Loess, eolian sand, and colluvium in the Driftless Area

ABSTRACT Loess mantles upland summits across much of the Driftless Area of southwestern Wisconsin and its origin and paleoenvironmental significance has been a focus of research since the nineteenth century. Although the Driftless Area was ice free through the many glaciations of the Quaternary, long-term preservation of loess was limited by post-depositional erosion across much if not all of this highly dissected landscape, erosion that was likely accelerated under periglacial conditions during glaciations when ice sheets were nearby. Loess preserved today includes four members of the Kieler Formation and two older loesses known only from one locality. The Peoria Member, the youngest, thickest, and most extensive member of the Kieler Formation, was deposited during and just after the peak of the last glaciation. Its main sources include both the Mississippi River valley and the Iowan Erosion Surface and glacial outwash surfaces farther west in Iowa and Minnesota. More research is needed on the relative contribution from each of these sources to the Peoria Member, and on the sources of older loess units.
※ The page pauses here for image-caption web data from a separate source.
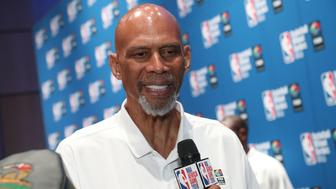 JOHANNESBURG, SOUTH AFRICA - AUGUST 1: NBA Legend Kareem Abdul-Jabbar speaks to the media during the Opening Ceremony at the Basketball Without Boarders Africa program at the American International School of Johannesburg on August 1, 2018 in Gauteng province of Johannesburg, South Africa.  NOTE TO USER: User expressly acknowledges and agrees that, by downloading and or using this photograph, User is consenting to the terms and conditions of the Getty Images License Agreement. Mandatory Copyright Notice: Copyright 2018 NBAE (Photo by Joe Murphy/NBAE via Getty Images)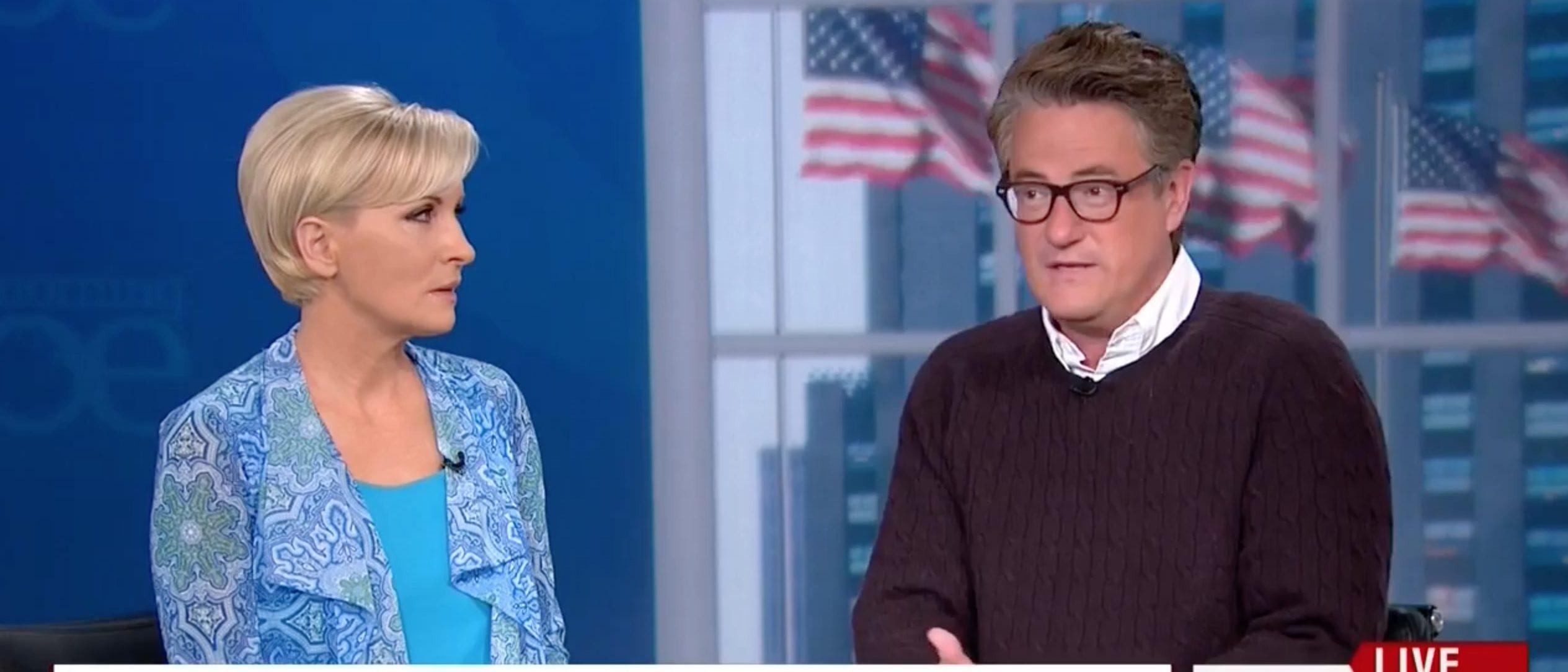 Joe Scarborough, Screen Grab MSNBC, 7-6-2016
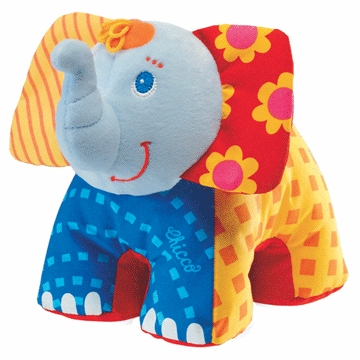 Chicco My First Jungle Elephant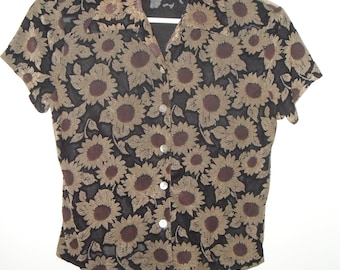 Sunflower Button-Up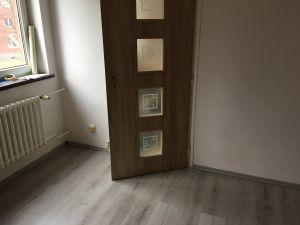 Pronájem bytu 1+1 Ostrava-město 4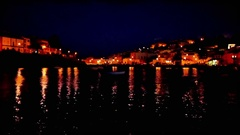 The village Ferragudo in Portugal by night Stock Footage
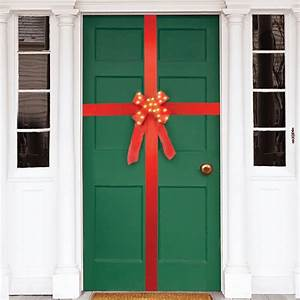 Lighted, Holiday, Door, Ribbon, Decoration, With, Timer, -, Decorative, Outdoor, Display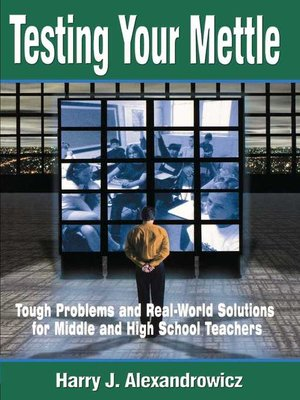 cover image of Testing Your Mettle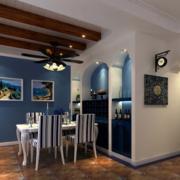 地中海风格餐厅原木吊顶装饰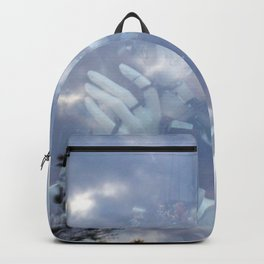 Frozen time Backpack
Eolian sand, often forming dunes, covers extensive low-relief landscapes in the northern Driftless Area, the Mississippi and Wisconsin River valleys, and smaller areas elsewhere in the region, overlying sandstone bedrock, stream terraces, and the former bed of Glacial Lake Wisconsin. These sands are stabilized by vegetation today but were active during and just after the period of Peoria Member deposition. Thus, large areas of eolian sand acted as surfaces of transport where loess did not accumulate but rather was conveyed far downwind of its sources. Colluvium that is a mixture of bedrock-derived sediment and loess covers bedrock slopes throughout the Driftless Area. A variety of geochronologic, geomorphic, and stratigraphic evidence supports the hypothesis that this colluvial mantle formed mainly in the cold, periglacial environment of the last glaciation, with only limited modification during the Holocene. A new research effort, incorporating modern geochemical and geochronological techniques, could provide important insights on the processes that originally produced the colluvial mantle and those that are acting on it today.